* **Page excerpt**:
^^^^^^^^

A few weeks ago at our orientation for GGBTS, Dr. Durst shared a devotional on Isaiah 6. He started from the beginning of the chapter-Isaiah’s vision of the Lord on the throne and Isaiah’s call to go and speak to the people of Israel on God’s behalf. The chapter is a familiar one to me and yet God still spoke a distinctly new thing to me through it. (side note: isn’t it amazing and wonderful to hear new things continually through the Word? I love it!)
I’d never really focused on the last verse of the chapter before. After volunteering to accept God’s call, Isaiah asks in verse 11 how long this mission to speak for the Lord is to last (which is a good question, although the timing brings to mind Merry and Pippen’s stunt in the movie version of The Fellowship of the Ring where they insist on accompanying Frodo with the Ring and only after being accepted say, “Great. Where are we going?”).

^^^^^^^^

* **Listed entries**:

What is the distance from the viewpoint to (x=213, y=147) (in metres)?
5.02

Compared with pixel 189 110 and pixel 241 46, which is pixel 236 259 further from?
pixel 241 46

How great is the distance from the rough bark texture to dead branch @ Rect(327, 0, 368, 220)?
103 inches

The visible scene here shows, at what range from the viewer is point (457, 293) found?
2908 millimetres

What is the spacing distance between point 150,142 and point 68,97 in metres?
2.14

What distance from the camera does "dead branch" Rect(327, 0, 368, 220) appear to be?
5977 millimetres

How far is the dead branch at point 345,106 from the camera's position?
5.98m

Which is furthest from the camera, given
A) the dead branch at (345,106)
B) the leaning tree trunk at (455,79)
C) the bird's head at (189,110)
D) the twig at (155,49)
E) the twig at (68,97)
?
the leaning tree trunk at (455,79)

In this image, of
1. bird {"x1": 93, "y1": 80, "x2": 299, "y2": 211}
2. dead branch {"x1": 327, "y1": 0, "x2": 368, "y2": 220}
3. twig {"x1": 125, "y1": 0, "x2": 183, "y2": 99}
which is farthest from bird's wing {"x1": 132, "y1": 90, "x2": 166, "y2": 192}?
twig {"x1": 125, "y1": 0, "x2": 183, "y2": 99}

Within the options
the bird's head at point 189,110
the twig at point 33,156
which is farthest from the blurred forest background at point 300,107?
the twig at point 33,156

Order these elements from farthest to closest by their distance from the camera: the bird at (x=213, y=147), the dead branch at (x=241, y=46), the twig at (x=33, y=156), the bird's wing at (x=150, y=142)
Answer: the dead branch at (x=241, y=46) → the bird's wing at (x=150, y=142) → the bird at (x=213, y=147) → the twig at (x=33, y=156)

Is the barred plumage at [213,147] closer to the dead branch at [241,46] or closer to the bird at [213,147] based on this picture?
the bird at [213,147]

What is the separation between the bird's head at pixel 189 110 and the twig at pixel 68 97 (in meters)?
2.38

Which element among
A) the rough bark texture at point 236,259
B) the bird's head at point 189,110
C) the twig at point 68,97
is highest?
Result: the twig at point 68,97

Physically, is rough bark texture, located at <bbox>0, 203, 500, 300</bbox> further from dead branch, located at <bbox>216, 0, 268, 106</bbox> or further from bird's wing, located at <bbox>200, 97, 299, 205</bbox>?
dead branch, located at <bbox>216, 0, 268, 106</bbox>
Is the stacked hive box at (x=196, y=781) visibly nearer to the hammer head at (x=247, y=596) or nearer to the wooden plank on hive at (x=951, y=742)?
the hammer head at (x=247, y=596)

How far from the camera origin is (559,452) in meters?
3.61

^^^^^^^^

* **Directions**: Can you reproduce the entire Isaiah 6 post word for word? The records are material of their own, apart from the Isaiah 6 post.

* **Exercise output**:
A few weeks ago at our orientation for GGBTS, Dr. Durst shared a devotional on Isaiah 6. He started from the beginning of the chapter-Isaiah’s vision of the Lord on the throne and Isaiah’s call to go and speak to the people of Israel on God’s behalf. The chapter is a familiar one to me and yet God still spoke a distinctly new thing to me through it. (side note: isn’t it amazing and wonderful to hear new things continually through the Word? I love it!)
I’d never really focused on the last verse of the chapter before. After volunteering to accept God’s call, Isaiah asks in verse 11 how long this mission to speak for the Lord is to last (which is a good question, although the timing brings to mind Merry and Pippen’s stunt in the movie version of The Fellowship of the Ring where they insist on accompanying Frodo with the Ring and only after being accepted say, “Great. Where are we going?”).